Given request 1 - Copy everything in the lawn-care forum thread from "2) I combine" down to "at night ....".
Given request 2 - According to the lawn-care forum thread, what does the spiral mixer that fits into a 2-gallon pump sprayer cost?

Selection -

## Begin

If I'm trying to obtain a simple answer for a very complex topic and should be reading up on herbicide groups in general elsewhere, please feel free to say so, just want to make sure I'm not overthinking first. Thx!


----------



## 440mag

Collywood said:


> If I'm trying to obtain a simple answer for a very complex topic and should be reading up on herbicide groups in general elsewhere, please feel free to say so, just want to make sure I'm not overthinking first. Thx!


I don't know enough to "say so" as your question strikes me as a good one (albeit potentially overthinking! :lol: Seriously, I live on a lake; and besides always sweating over my buffer zone, your question is one I gnaw on quite frequently. And I am living proof one can get oneself in a quagmire by going too light on pre-em's (thank heavens the resident herbicide guru pointed out to me that my going the light rates explained why out of nowhere in 2016-17 I was overrun with goosegrass I am STILL battling!)

Anyhoo, three thoughts:

1) just about every label indicates "annual" and "each app." Maximums (many even indicate soil "half life" which I find VERY useful in my annual planning)
2) I combine that knowledge with tracking my apps (as well as organizing my chem closet) not only by active ingredient but also according to MOA (mode of action) group 
3) one of the coolest ideas I've learned here at TLF is an Excel spreadsheet some use to really track running totals of chems applied and I imagine it would be easy to add a column for MOA group ...

I realize I have not answered your question (truth is, "I don't know") but, combining #'s 1 and 2 above while being as sparing and judicious as I can (and trying to read and re-read labels before each use) is how I sleep at night ....

Darn good question! :thumbup:


----------



## g-man

@Collywood this is a complex question with an answer of it depends. In short, most of us avoid max yearly levels, except maybe on PreM. Try to not reach max across similar products like prem (eg. prodiamine + dithiopyr).


----------



## Collywood

Thanks @440mag & @g-man for the helpful responses, this confirms what I was thinking but didn't want to mess around with chemicals I'm not experienced with.


----------



## LawnScrub

For people that have small tanks and can't fit a regular paint mixer into their tank, I just found out this tool that fits into my 2 gal pump sprayer. https://www.homedepot.com/p/Warner-1-3-4-in-Spiral-Mixer-for-1-5-gal-Epoxy-205322/205053024

Now I don't have to shake my sprayer like a mad man.

Measure the opening and make sure its larger then 1.75". The 1 gal chapin pump sprayer opening was too small for it to fit though. This was the smallest mixer I could find.

It's only $2.10 and 1.75 inch diameter.


----------



## isuhunter

Are you guys utilizing a syngenta branded Tenacity or a generic?

I have Aremezon from the farm - same as Pylex - are you guys utilizing much Pylex or sticking to Meso?


----------



## Lawn Noob

I used name brand Tenacity.


----------



## 440mag

Lawn Noob said:


> I used name brand Tenacity.

## End

Information supplied -
## Begin

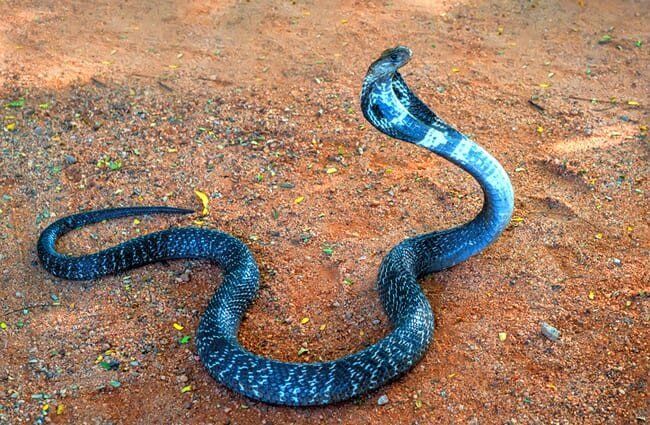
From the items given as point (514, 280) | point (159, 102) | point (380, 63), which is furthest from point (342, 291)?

## End

Complete answer 1 -
2) I combine that knowledge with tracking my apps (as well as organizing my chem closet) not only by active ingredient but also according to MOA (mode of action) group 
3) one of the coolest ideas I've learned here at TLF is an Excel spreadsheet some use to really track running totals of chems applied and I imagine it would be easy to add a column for MOA group ...

I realize I have not answered your question (truth is, "I don't know") but, combining #'s 1 and 2 above while being as sparing and judicious as I can (and trying to read and re-read labels before each use) is how I sleep at night ....

Complete answer 2 - It costs $2.10.